▸ **WHAT YOU WILL DO**
Retype the material from the line with "How far does" up to and including the final line of the material, with no changes.

__________

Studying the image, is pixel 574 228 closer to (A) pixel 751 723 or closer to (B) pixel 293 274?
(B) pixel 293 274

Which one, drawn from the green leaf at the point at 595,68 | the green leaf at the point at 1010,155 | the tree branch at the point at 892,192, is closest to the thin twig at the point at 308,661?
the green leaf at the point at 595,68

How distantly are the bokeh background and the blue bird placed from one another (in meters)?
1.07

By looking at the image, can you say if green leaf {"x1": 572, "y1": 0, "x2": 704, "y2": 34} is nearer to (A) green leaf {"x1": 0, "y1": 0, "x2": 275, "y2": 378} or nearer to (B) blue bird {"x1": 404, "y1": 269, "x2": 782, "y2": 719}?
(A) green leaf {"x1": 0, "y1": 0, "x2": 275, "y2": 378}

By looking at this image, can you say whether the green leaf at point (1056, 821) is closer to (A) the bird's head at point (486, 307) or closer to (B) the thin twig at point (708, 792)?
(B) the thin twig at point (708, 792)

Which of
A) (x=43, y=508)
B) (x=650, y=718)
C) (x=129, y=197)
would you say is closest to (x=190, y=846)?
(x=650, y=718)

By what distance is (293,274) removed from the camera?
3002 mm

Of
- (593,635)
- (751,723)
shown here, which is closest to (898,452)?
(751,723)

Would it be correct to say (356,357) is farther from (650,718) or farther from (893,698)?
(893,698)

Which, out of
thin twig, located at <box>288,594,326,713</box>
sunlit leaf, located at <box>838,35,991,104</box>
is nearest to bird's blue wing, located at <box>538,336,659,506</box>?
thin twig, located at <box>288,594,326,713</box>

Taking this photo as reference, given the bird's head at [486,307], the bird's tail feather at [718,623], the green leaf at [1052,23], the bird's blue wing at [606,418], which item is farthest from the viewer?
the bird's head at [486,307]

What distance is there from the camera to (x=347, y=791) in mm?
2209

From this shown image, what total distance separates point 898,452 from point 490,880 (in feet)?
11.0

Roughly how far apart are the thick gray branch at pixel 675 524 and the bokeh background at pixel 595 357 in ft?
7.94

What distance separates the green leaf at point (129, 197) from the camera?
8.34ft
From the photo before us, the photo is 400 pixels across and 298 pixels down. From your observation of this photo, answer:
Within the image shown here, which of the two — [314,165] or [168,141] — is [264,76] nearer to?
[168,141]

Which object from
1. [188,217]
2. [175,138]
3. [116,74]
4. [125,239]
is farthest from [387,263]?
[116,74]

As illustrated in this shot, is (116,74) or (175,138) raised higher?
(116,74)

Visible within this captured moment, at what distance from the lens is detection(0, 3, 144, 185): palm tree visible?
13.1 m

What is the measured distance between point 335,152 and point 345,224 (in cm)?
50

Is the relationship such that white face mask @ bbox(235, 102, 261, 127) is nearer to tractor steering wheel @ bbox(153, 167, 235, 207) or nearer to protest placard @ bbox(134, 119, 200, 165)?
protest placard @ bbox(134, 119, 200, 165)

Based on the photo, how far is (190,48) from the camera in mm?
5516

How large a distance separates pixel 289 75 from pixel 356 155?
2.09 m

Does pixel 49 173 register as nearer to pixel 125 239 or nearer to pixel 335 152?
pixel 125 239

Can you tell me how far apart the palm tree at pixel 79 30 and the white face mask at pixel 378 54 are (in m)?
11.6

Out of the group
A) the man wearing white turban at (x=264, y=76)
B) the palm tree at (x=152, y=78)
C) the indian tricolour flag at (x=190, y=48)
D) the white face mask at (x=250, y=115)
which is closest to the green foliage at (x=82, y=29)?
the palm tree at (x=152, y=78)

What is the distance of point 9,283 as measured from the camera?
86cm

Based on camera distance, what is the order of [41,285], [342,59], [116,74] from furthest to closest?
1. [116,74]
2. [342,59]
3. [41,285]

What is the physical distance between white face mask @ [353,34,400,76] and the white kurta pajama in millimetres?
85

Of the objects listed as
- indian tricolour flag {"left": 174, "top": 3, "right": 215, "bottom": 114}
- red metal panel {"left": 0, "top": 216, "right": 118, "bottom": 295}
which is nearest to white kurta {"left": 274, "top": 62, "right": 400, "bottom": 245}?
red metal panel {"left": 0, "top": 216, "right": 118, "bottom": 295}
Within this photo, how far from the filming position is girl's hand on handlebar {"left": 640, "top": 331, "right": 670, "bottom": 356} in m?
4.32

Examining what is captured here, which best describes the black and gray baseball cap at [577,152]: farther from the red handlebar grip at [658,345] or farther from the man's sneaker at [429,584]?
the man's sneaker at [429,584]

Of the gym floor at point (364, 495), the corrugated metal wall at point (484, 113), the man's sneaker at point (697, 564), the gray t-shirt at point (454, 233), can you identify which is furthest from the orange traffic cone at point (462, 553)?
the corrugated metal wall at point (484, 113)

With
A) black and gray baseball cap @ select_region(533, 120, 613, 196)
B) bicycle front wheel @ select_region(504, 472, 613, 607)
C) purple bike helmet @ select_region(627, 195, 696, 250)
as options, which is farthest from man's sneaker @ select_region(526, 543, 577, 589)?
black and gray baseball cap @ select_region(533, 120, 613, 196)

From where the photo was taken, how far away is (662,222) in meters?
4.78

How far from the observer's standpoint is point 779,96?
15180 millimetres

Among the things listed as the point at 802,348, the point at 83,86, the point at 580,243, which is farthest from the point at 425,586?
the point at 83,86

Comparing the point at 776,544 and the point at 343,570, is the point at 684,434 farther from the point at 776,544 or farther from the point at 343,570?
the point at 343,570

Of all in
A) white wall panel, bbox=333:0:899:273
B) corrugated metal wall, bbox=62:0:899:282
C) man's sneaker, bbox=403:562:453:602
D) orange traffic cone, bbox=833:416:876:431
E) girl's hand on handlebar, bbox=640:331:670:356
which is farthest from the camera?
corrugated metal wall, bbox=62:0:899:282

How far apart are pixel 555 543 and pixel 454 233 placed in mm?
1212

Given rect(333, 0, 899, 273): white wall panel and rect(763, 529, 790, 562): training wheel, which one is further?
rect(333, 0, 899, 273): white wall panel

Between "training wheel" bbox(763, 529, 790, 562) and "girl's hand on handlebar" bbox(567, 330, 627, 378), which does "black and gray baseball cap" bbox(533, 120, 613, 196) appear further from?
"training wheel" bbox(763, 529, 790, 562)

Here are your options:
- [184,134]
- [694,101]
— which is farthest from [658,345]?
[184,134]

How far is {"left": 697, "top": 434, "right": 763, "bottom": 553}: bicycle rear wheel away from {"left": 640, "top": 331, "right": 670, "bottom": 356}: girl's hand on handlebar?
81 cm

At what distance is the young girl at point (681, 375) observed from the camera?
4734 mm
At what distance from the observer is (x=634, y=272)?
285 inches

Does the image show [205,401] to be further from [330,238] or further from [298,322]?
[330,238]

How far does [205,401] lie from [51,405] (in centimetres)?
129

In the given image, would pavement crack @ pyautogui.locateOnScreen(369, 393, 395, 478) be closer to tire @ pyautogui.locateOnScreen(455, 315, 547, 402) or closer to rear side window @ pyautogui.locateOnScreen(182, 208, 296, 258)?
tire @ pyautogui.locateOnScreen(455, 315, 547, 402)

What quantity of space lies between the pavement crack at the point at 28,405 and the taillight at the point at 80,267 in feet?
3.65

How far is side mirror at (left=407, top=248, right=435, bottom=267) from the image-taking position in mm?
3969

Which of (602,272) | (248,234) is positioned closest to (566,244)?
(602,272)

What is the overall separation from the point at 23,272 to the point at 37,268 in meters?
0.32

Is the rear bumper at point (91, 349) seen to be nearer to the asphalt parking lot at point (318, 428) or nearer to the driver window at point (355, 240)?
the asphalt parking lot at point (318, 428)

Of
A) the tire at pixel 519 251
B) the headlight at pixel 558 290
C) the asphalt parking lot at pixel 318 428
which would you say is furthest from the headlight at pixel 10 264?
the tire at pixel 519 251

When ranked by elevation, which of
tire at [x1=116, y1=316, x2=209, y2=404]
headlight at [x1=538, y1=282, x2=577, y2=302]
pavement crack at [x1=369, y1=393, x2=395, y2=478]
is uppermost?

__________

▸ **ANSWER TO THE EXERCISE**
How far does [205,401] lie from [51,405] (in centimetres)?
129

In the given image, would pavement crack @ pyautogui.locateOnScreen(369, 393, 395, 478) be closer to tire @ pyautogui.locateOnScreen(455, 315, 547, 402) or closer to rear side window @ pyautogui.locateOnScreen(182, 208, 296, 258)?
tire @ pyautogui.locateOnScreen(455, 315, 547, 402)

What quantity of space lies between the pavement crack at the point at 28,405 and the taillight at the point at 80,267 in feet?
3.65

How far is side mirror at (left=407, top=248, right=435, bottom=267) from the image-taking position in mm?
3969

Which of (602,272) | (248,234) is positioned closest to (566,244)?
(602,272)

What is the overall separation from the point at 23,272 to the point at 37,268 in meters?
0.32

Is the rear bumper at point (91, 349) seen to be nearer to the asphalt parking lot at point (318, 428) or nearer to the driver window at point (355, 240)?
the asphalt parking lot at point (318, 428)

Of
A) the tire at pixel 519 251
B) the headlight at pixel 558 290
C) the asphalt parking lot at pixel 318 428
which would you say is furthest from the headlight at pixel 10 264?
the tire at pixel 519 251

When ranked by elevation, which of
tire at [x1=116, y1=316, x2=209, y2=404]
headlight at [x1=538, y1=282, x2=577, y2=302]
pavement crack at [x1=369, y1=393, x2=395, y2=478]
is uppermost?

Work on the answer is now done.